Namun, argumentasi itu mengandung banyak kelemahan karena
informasi jumlah dan lokasi kecelakaan yang menyebabkan pengendara motor
meninggal, apakah hanya di sepanjang Jalan Thamrin dan Medan Merdeka Barat
atau juga di ruas jalan lainnya, tidak ada penjelasannya.
Penyebab terjadinya kecelakaan lalu lintas sepeda motor, seperti
ditabrak atau tabrakan antarsesama pengendara motor ataupun dengan kendaraan
roda empat, dan kapan, juga tidak ada.
Demikian halnya data Polda Metro Jaya tentang pelanggaran lalu
lintas dalam empat tahun terakhir yang didominasi pengendara motor. Ada
781.829 pelanggaran dan pengendara motor per tahun berkontribusi 518.136 (66
persen), sementara pengendara roda empat per tahun hanya 263.692 (34 persen).
Namun, tetap saja motor bukan penyebab tunggal kemacetan.
Aspek ekonomi
Kenyataannya, pelanggaran lalu lintas terjadi di wilayah
Jakarta, Depok, Tangerang, dan Bekasi (Jadetabek), bukan semata di sepanjang
ruas Jalan MH Thamrin dan Medan Merdeka Barat. Pelanggaran lalu lintas yang
menimbulkan kemacetan juga diakibatkan pengendara mobil.

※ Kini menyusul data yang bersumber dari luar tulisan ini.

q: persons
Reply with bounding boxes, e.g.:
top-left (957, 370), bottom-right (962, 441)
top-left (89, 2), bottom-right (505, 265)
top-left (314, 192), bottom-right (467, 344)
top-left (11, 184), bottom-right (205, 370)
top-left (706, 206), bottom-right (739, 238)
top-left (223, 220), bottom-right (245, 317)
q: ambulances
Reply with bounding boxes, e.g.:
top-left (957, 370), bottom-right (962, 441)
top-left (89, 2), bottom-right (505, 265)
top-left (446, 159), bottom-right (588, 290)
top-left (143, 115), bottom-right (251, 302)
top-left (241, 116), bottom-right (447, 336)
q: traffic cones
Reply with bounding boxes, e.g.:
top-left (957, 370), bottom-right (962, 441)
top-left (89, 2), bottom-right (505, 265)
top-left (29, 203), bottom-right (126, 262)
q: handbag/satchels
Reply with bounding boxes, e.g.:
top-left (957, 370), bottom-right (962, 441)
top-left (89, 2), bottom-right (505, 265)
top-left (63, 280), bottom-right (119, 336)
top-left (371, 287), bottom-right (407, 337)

Lagi pula, diakui atau tidak, ketidaktertiban dan
ketidakdisiplinan pengendara sepeda motor tidak lepas dari peran Pemprov DKI
(khususnya dinas perhubungan) dan pihak kepolisian yang belum maksimal
”membudidayakan” tertib berlalu lintas (safety
riding course).
Kebijakan melarang pengguna motor melaju di sepanjang Jalan MH
Thamrin dan Jalan Medan Merdeka Barat diskriminatif karena merugikan
masyarakat golongan menengah dan kelas bawah, seperti buruh, kurir, dan
karyawan, yang memakai motor. Padahal, mereka juga pembayar pajak (kendaraan
roda dua) yang notabene berhak melintas di jalan protokol.

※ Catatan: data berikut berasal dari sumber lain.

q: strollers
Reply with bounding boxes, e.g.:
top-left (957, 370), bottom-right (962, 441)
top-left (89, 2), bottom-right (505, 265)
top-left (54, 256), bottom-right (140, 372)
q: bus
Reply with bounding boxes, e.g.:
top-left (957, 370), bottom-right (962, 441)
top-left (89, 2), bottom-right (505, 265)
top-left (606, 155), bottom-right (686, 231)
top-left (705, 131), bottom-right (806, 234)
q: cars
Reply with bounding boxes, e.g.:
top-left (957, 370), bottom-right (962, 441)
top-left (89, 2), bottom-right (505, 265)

Secara ekonomi, larangan itu berdampak pula terhadap kegiatan
perekonomian di Ibu Kota, khususnya di sepanjang kedua ruas jalan protokol
itu. Banyak pelaku ekonomi, terutama pelaku usaha kecil dan karyawan/buruh
pengguna sepeda motor, yang akan terhambat aktivitas dan produktivitasnya.
Selain merugikan, larangan itu pun hanya berdampak pada
melimpahnya sepeda motor dan mobil di seluruh jalan alternatif sekitar jalan
protokol. Dengan kata lain, larangan tersebut tidak menyelesaikan masalah dan
lalu lintas kendaraan tetap macet, baik di kedua ruas jalan protokol maupun
wilayah di sekitarnya.
Berbagai dampak di atas akan memicu berbagai efek negatif lainnya.
Misalnya, masyarakat yang beraktivitas di Ibu Kota akan cenderung menggunakan
kendaraan roda empat sehingga tujuan Pemprov DKI Jakarta mengurangi jumlah
kendaraan di jalan protokol tidak terwujud. Pun, sulit memacu masyarakat
Jakarta menggunakan bus (transjakarta) karena transportasi alternatif memang
belum memadai.
Aspek hukum
Kebijakan Pemprov DKI Jakarta yang tertuang dalam Peraturan
Gubernur DKI Jakarta (Pergub DKI Jakarta) Nomor 195 Tahun 2014 tentang
Pembatasan Lalu Lintas Sepeda Motor tersebut secara yuridis juga bermasalah
dengan beberapa alasan.
Pertama, ketentuan Undang-Undang (UU) Nomor 22 Tahun 2009
tentang Lalu Lintas Angkutan Jalan tidak melarang pengguna sepeda motor
melintas di jalan, termasuk di jalan protokol sekalipun.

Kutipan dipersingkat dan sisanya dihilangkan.